5/3-------5/4------15/8
| | |
| | |
| | |
| | |
| | |
4/3-------1/1-------3/2
| | |
| | |
| | |
| | |
| | |
16/15------8/5-------6/5

According to this diagram, 15/8 and 16/5 are as close to 1/1 as 5/3 and 6/5.
But clearly they are not as consonant with 1/1. The solution is to use a
triangular lattice, where the 6:5 (5:3) relationship is given a line of its
own, equal in length to the 3:2 and 5:4 lines.
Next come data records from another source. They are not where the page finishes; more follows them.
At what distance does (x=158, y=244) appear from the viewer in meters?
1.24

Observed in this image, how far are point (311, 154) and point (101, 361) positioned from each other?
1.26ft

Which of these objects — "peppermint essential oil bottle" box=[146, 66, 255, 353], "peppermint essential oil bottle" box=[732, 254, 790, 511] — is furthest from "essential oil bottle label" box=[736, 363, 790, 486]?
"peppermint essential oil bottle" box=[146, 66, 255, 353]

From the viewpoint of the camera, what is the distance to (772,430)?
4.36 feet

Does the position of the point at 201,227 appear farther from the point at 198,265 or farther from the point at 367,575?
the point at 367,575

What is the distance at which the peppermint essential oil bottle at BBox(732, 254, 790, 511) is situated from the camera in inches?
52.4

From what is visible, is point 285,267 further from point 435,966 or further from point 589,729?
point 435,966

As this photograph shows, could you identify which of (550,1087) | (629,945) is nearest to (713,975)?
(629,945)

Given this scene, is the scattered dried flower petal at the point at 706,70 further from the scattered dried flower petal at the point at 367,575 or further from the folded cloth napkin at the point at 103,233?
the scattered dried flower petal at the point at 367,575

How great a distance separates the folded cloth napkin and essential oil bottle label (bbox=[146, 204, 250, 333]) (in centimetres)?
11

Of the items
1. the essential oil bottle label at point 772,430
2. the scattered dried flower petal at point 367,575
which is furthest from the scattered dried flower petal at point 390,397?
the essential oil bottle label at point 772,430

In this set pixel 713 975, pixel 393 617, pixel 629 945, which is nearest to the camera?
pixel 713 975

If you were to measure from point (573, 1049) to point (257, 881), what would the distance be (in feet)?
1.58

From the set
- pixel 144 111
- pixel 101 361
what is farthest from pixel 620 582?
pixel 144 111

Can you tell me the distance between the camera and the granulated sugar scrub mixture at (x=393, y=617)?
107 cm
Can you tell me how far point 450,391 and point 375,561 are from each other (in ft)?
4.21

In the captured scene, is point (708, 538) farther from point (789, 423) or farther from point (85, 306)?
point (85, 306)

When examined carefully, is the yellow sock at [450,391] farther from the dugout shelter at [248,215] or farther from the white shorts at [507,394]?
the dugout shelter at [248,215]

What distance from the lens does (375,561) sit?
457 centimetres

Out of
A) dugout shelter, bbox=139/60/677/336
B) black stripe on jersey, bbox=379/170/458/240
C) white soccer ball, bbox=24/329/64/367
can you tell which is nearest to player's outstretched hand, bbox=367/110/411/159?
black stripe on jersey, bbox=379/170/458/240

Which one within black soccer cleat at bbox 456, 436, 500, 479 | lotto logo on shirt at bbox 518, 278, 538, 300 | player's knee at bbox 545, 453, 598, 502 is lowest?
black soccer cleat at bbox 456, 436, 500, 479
So the above turns to:

5/3-------5/4------15/8
/ \ / \ /
/ \ / \ /
/ \ / \ /
/ \ / \ /
4/3-------1/1-------3/2
/ \ / \ /
/ \ / \ /
/ \ / \ /
/ \ / \ /
16/15------8/5-------6/5

which better depicts the consonance relationships. Each consonant triad is
shown as a nice little triangle. Really, this is all you need to remember to
understand all the lines in the 5-limit triangular lattice:

5
/ \
/ \
/ \
/ \
1---------3

Similarly, for the 7-limit you may have seen a cubical lattice like this:

35/24-----35/32----105/64
/| /| /|
5/3|------5/4|-----15/8|
/| | /| | /| |
40/21|-|---10/7|-|--15/14| |
| | | | | | | | |
| |7/6-------7/4------21/16
| |/| | |/| | |/|
|4/3|------1/1|------3/2|
|/| | |/| | |/| |
32/21|-|----8/7|-|--12/7 | |
| | | | | | | | |
| 28/15------7/5------21/20
| |/ | |/ | |/
16/15------8/5-------6/5
|/ |/ |/
128/105----64/35----48/35

If not, it's simply produced by defining a new axis to represent
multiplication (in one direction) or division (in the other direction) by 7.
Well, again, this doesn't do a good job of showing the consonances, so we
add new lines to represent the 7:4, 7:5, and 7:6 relationships (plus the 5:3
as before) and redraw the lattice like this:

35/24-----35/32----105/64
,'/ \`. .'/ \`. ,'/
5/3-/---\-5/4-/---\15/8 /
,'/|\/. ,\/|\/. ,\/| /
40/21/-|/\10/7-/\|/\15/14/\|/
/|\/ 7/6-------7/4------21/16
/ |/,'/ \`.\|/.'/ \`.\ /,'/
/ 4/3-/---\-1/1-/---\-3/2 /
/,'/|\/.\ /,\/|\/.\ /,\/| /
32/21/-|/\-8/7-/\|/\12/7 /\|/
/|\/28/15------7/5------21/20
/ |/,' `.\|/,' `.\|/,'
/16/15------8/5-------6/5
/,' `.\ /,' `.\ /.'
128/105----64/35-----48/35

Here, each consonant tetrad is shown as a nice little tetrahedron, but a lot
of the lines are obscured by one another (hey, this is ASCII). But really,
all you need to understand all the lines in all the lattices I've ever drawn
on this list is:

5
/|\
/ | \
/ 7 \
/,' `.\
1---------3

When diagramming scale from ETs, I often put the ET degree numbers instead
of the ratios.

So if you can get from one place in the lattice to another, using only
consonant intervals, and your ending point is the same pitch as the starting
point, you have a "pun". For example, the traditional natural-note diatonic
scale relies on punning the note D:

D---------A---------E---------B
\ / \ / \ / \
\ / \ / \ / \
\ / \ / \ / \
\ / \ / \ / \
F---------C---------G---------D

The two D's can be the same pitch in any meantone (including 12-, 19-, and
31-tET) but not in JI.

My diagrams try to show as many puns as possible.

Let me know if anything is still not clear.